Does bronze manifacturing with ancient techniques leave scraps?

And, is it possible to manifacture a bronze full plate?

Bronze breastplates were usually cast to a rough shape and then hammered to fit. Bronze is actually more difficult to work with than iron, but it requires less heat to extract the ore. Also iron is much, much more common than copper and can be worked repeatedly until you get what you want. Bronze is also denser than iron so if you had similar breastplates the bronze one would be heavier. It's also the case that you usually don't find copper and tin in the same area, while iron is everywhere.

You have less waste material while working with copper and it can be recast, but since bronze is an alloy of copper and tin you might not have the same type of bronze and it can be difficult to combine them. Earlier types of bronze were actually copper and arsenic, which made working with it harmful.

It's not possible to get a lot of junk together and just melt it down and then make what you want. In the Classical period the main difficulty was in getting the material, trade routes were necessary to bring copper producers and tin producers in contact. Being an alloy, bronze was more difficult to work with than copper alone, but it was much harder than pure copper. You didn't waste bronze, the raw materials were hard to get.

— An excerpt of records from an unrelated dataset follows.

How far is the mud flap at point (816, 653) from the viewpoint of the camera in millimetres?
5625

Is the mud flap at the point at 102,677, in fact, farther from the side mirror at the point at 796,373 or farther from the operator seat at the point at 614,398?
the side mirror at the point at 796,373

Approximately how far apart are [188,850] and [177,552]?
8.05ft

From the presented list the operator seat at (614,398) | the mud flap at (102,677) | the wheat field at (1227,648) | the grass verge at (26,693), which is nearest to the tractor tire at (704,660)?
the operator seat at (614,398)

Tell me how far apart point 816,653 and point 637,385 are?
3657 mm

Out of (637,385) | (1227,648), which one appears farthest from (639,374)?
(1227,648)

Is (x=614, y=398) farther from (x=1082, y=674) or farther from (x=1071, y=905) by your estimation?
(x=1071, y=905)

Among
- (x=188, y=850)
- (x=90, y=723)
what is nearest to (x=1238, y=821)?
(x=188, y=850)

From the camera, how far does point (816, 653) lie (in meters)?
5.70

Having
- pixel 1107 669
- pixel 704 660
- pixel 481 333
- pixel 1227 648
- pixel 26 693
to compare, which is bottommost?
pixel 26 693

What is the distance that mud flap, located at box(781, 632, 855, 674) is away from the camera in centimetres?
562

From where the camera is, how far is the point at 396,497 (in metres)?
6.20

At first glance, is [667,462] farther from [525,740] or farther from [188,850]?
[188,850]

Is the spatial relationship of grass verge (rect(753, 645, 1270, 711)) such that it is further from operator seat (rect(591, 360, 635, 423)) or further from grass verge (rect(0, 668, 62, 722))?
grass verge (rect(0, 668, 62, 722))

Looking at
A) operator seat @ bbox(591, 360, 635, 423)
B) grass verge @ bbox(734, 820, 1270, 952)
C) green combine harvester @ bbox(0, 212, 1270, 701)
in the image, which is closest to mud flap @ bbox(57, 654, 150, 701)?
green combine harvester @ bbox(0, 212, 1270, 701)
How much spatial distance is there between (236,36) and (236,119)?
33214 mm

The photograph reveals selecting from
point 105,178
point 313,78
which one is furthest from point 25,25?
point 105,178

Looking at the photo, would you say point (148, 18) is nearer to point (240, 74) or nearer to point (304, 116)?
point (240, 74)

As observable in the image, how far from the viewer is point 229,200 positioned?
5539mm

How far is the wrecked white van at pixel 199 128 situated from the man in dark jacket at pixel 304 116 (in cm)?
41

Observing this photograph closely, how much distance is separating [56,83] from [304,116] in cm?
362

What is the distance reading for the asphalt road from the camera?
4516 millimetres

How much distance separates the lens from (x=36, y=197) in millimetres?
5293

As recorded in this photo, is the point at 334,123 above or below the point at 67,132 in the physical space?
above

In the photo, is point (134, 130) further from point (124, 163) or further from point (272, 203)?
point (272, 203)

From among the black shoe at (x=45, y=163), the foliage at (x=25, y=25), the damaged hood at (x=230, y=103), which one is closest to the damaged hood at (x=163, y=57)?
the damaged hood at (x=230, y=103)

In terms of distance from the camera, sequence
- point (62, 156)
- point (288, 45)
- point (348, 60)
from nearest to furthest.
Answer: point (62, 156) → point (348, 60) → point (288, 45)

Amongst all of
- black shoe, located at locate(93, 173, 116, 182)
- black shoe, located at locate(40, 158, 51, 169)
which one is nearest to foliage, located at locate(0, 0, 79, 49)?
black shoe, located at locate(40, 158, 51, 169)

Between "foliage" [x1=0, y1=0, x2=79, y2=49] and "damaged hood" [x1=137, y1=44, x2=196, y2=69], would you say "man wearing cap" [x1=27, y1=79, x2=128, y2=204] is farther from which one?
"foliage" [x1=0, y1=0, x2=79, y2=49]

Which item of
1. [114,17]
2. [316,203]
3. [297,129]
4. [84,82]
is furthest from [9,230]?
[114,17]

Iron ore is extremely common and though much higher heats are required to work with iron, it can be reheated and reworked many times before it's finished, something that's not possible with bronze. Besides rust, the main drawback in working with iron is that you had to have a large quantity to begin with, much of it was wasted or rendered unusable through the entire production process. No matter which metal you're working with you don't have enough pieces left over to make anything useful. If you didn't make enough metal the first time, you'd use it to make something smaller, it was too valuable to waste.